The version that binds the variables in a dedicated module is 2-3x slower than the version that evaluates in the current module. So the dedicated module is only worth it if you fear the formula could be ill-formed and you don’t want it to have side effects in the current module.

1 Like

Before going down the eval() rabbit hole, can we make sure that’s actually necessary? What is the source of the expressions you want to plot? That is, are they coming from other Julia code, or are you trying to build some kind of front-end? Or, in other words, why do you have strings at all?

2 Likes

This is for building a customized visualization tool for data coming from a numerical model. It comes with its own data structure, with meta data as strings and actual variables as 1D arrays. I have created some structs for storing the data in Julia, and have been able to generate plots using PyPlot for raw data like those explicit names in the meta data.

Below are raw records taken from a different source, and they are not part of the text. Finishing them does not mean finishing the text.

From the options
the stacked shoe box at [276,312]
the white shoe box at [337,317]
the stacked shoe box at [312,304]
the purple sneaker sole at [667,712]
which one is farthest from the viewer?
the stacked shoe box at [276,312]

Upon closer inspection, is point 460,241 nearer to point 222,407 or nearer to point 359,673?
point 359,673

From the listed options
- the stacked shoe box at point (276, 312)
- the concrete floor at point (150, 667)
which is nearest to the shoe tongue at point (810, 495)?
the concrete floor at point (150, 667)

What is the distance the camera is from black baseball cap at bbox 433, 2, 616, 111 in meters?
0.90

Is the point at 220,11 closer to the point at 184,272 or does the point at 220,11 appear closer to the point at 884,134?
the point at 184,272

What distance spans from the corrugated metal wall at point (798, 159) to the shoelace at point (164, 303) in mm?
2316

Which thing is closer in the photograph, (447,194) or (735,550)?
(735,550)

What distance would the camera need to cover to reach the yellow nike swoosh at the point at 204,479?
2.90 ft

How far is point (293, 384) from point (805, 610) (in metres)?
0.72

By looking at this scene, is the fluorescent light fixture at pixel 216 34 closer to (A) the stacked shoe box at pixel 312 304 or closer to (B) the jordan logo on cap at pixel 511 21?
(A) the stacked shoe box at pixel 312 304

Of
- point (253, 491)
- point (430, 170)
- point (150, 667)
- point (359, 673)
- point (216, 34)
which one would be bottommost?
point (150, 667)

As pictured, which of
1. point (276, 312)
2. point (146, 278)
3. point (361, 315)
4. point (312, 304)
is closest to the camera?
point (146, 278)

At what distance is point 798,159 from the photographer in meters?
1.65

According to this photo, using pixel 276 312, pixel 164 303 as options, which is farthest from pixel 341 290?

However, I am considering a more complicated task for plotting derived quantities based on these first hand raw data. I want to somehow provide users with the capability of typing the formula directly as an argument to the plotting functions and directly visualize the results. This would be useful if I want to quickly scan through the results. For example, say we have a magnetic field data as an array in the output. I may want to quickly check if the magnitude of the field, Instead of defining B = @. sqrt(Bx^2+By^2+Bz^2) and plot B, maybe it is more useful to do something like plot(formula="sqrt(Bx^2+By^2+Bz^2)").

As far as I know, some visualization softwares like ParaView provides similar functionalities through Python interfaces. In Python, this can be achieved with exec(). I am just wondering if this is the convenient and fast way to do this.

Ok, that makes sense. How concerned are you about users being able to do something like plot(formula="run(`rm -rf /`); 1.0") ?

2 Likes

I would be worried if scientists were hackers. However, I doubt if they have the permission to do that. Since Julia is open source, you can always add run(``rm -rf /``) to your package and execute as root right?